The macroeconomic turnaround: Stability, caution amid progress

The Daily Graphic applauds Ghana's remarkable strides in stabilising its exchange rate and fostering a more predictable foreign exchange market environment, marking a welcome departure from the turbulence of uncontrolled depreciation and market anxiety that plagued the nation in recent years. 

It is clear that the progress so far made seems more than just a fluke; it is backed by some solid economic fundamentals and policy efforts.

Speaking at the recent 2025 IMF-World Bank Annual Meetings in Washington, DC, the International Monetary Fund (IMF) Director for Africa, Abebe Aemro Selassie, underscored Ghana's progress, attributing the cedi's recent appreciation to improving economic fundamentals – a narrative resonating with optimism yet tempered by prudent caution.

Mr Selassie emphasised the criticality of balance — while Ghana's exchange rate stability reflects restored confidence and decelerating inflation, policymakers must vigilantly navigate the tightrope between price stability and external competitiveness.

"An excessively appreciated exchange rate can undermine export competitiveness," he cautioned, spotlighting the multifaceted nature of economic management.

Competitiveness hinges on myriad factors beyond currency valuation alone, but undue foreign exchange market interference risks injecting disruptive volatility into the country’s relatively shallow capital and foreign exchange markets.

Recall the fraught landscape of yesteryears — the economy grappled with daunting depreciation pressures intertwined with unresolved debt challenges.

Contrast this with today's encouraging tableau — inflation plummeting to 9.4 per cent in September 2025 (its first single-digit mark in four years), down dramatically from 54 per cent in December 2022.

Food inflation dipped to 11 per cent, non-food inflation eased to 8.2 per cent, a testament to concerted monetary policy and fiscal consolidation.

Ghana Statistical Service data reveal robust 6.3 per cent economic expansion in the second quarter of 2025, with non-oil gross domestic product (GDP) growth hitting 7.8 per cent – propelled by services and agriculture.

The Composite Index of Economic Activity rose 6.1 per cent in July, signalling sustained domestic demand vigour. 

Externally, Ghana boasts a $6.2 billion trade surplus (Jan-Aug 2025) and international reserves swelling to $10.7 billion – covering 4.5 months of imports.

The cedi’s 21 per cent year-to-date appreciation cements its global standing as a top performer.

Mr Selassie lauded Ghana’s policy framework credibility, noting the economy’s rightward trajectory.

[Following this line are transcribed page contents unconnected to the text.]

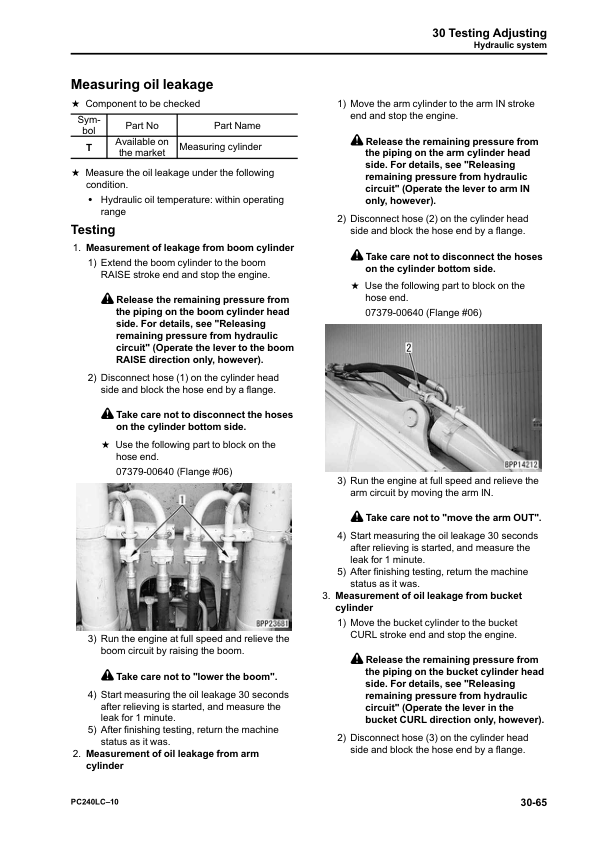 30 Testing Adjusting
Hydraulic system

Measuring oil leakage

★ Component to be checked

| Symbol | Part No | Part Name |
|---|---|---|
| T | Available on the market | Measuring cylinder |

★ Measure the oil leakage under the following condition.
• Hydraulic oil temperature: within operating range

Testing

1. Measurement of leakage from boom cylinder
1) Extend the boom cylinder to the boom RAISE stroke end and stop the engine.

Release the remaining pressure from the piping on the boom cylinder head side. For details, see "Releasing remaining pressure from hydraulic circuit" (Operate the lever to the boom RAISE direction only, however).

2) Disconnect hose (1) on the cylinder head side and block the hose end by a flange.

Take care not to disconnect the hoses on the cylinder bottom side.

★ Use the following part to block on the hose end.
07379-00640 (Flange #06)

1
BPP23681

3) Run the engine at full speed and relieve the boom circuit by raising the boom.

Take care not to "lower the boom".

4) Start measuring the oil leakage 30 seconds after relieving is started, and measure the leak for 1 minute.
5) After finishing testing, return the machine status as it was.
2. Measurement of oil leakage from arm cylinder
1) Move the arm cylinder to the arm IN stroke end and stop the engine.

Release the remaining pressure from the piping on the arm cylinder head side. For details, see "Releasing remaining pressure from hydraulic circuit" (Operate the lever to arm IN only, however).

2) Disconnect hose (2) on the cylinder head side and block the hose end by a flange.

Take care not to disconnect the hoses on the cylinder bottom side.

★ Use the following part to block on the hose end.
07379-00640 (Flange #06)

2
BPP14212

3) Run the engine at full speed and relieve the arm circuit by moving the arm IN.

Take care not to "move the arm OUT".

4) Start measuring the oil leakage 30 seconds after relieving is started, and measure the leak for 1 minute.
5) After finishing testing, return the machine status as it was.
3. Measurement of oil leakage from bucket cylinder
1) Move the bucket cylinder to the bucket CURL stroke end and stop the engine.

Release the remaining pressure from the piping on the bucket cylinder head side. For details, see "Releasing remaining pressure from hydraulic circuit" (Operate the lever in the bucket CURL direction only, however).

2) Disconnect hose (3) on the cylinder head side and block the hose end by a flange.

PC240LC–10
30-65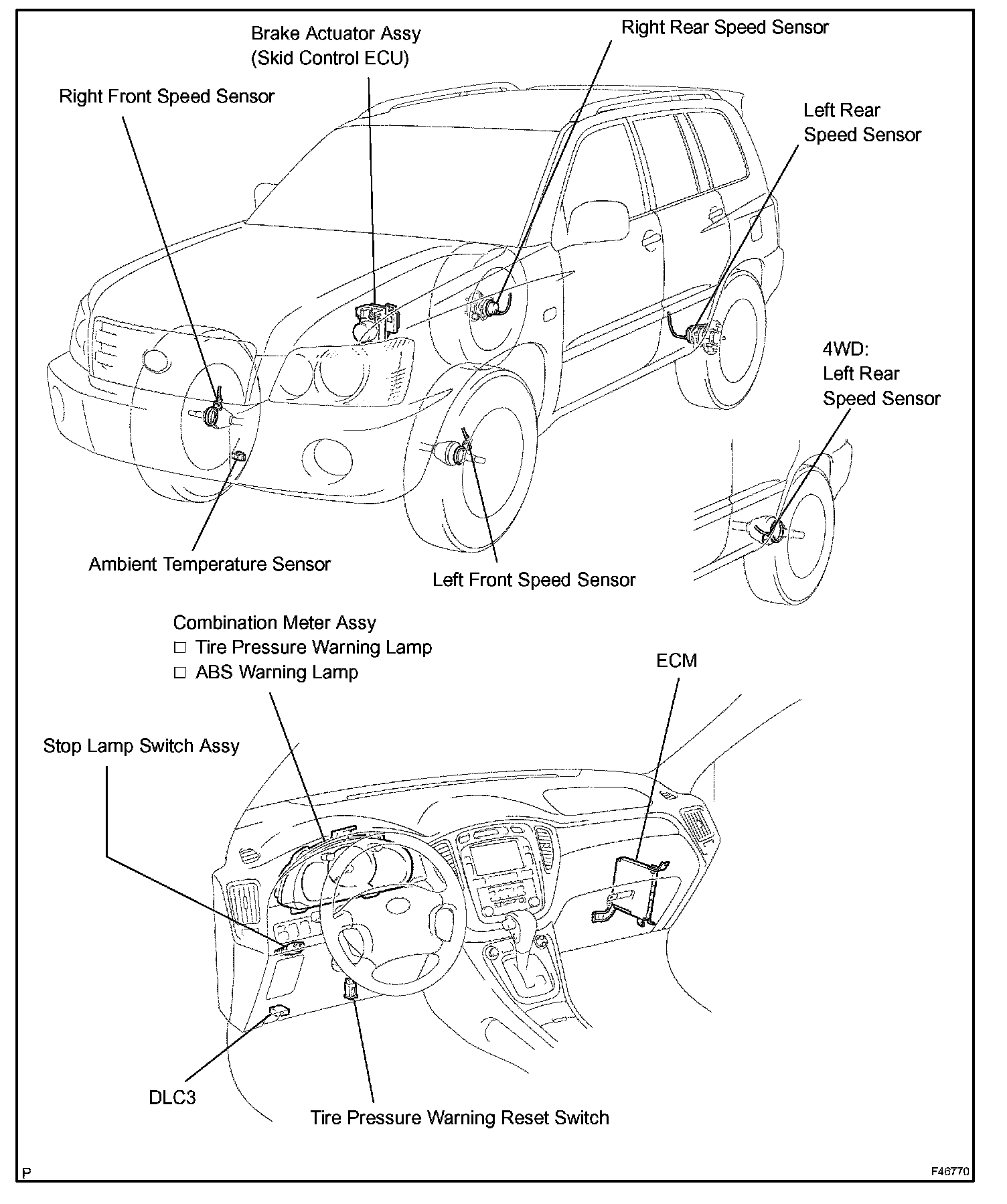 Brake Actuator Assy
(Skid Control ECU)

Right Rear Speed Sensor

Right Front Speed Sensor

Left Rear
Speed Sensor

4WD:
Left Rear
Speed Sensor

Ambient Temperature Sensor

Left Front Speed Sensor

Combination Meter Assy
□ Tire Pressure Warning Lamp
□ ABS Warning Lamp

ECM

Stop Lamp Switch Assy

DLC3

Tire Pressure Warning Reset Switch

P

F46770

Yet his words carry calibrated wisdom: in shallow markets such as Ghana’s, striking a balance is paramount – excessive interference spawns problems; identifying and minimising volatility ‘froth’ is key. 

The Trades Union Congress (TUC) rightly flags risks of exchange rate swings hurting exports/businesses.

Sustainability queries linger – Can Ghana maintain this stability amid import pressures and global headwinds?

Prudent debt management, dovetailing with the IMF programme, which ends in 2026, remains very pivotal.

We commend the government and the Bank of Ghana for their commitment to nurturing this stability oasis.

Macroeconomic management demands perpetual vigilance – balancing growth, inflation and competitiveness is not episodic but perpetual.

Credibility earned via sound policies must translate into tangible benefits for Ghanaians – job creation, poverty reduction, and inclusive growth.

Our country’s turnaround instils hope; its policy lessons merit regional attention.

With inflation single-digit, reserves bolstered, and growth humming, the nation readies itself for ‘life beyond’ its current IMF programme.

Mr Selassie’s counsel crystallises the path: calibrated policies safeguarding stability while nurturing competitiveness.

The Daily Graphic trusts our policymakers will stride this nuanced path steadfastly – the country’s economic resurgence beckons broader prosperity dividends.

Thankfully, we see an alignment of monetary policy and fiscal policy, which really bodes well for the economic stabilisation efforts.

The implication of this is that the Finance Ministry and the Bank of Ghana are singing from the same hymn sheet, which should be the case at all times.

As the country navigates post-programme dynamics, sustaining reform momentum appears non-negotiable.

International confidence is palpable; domestic stakeholders expect tangible socio-economic payoffs.

With prudent stewardship, Ghana’s macroeconomic oasis can morph into enduring prosperity – a beacon for Africa’s developmental aspirations.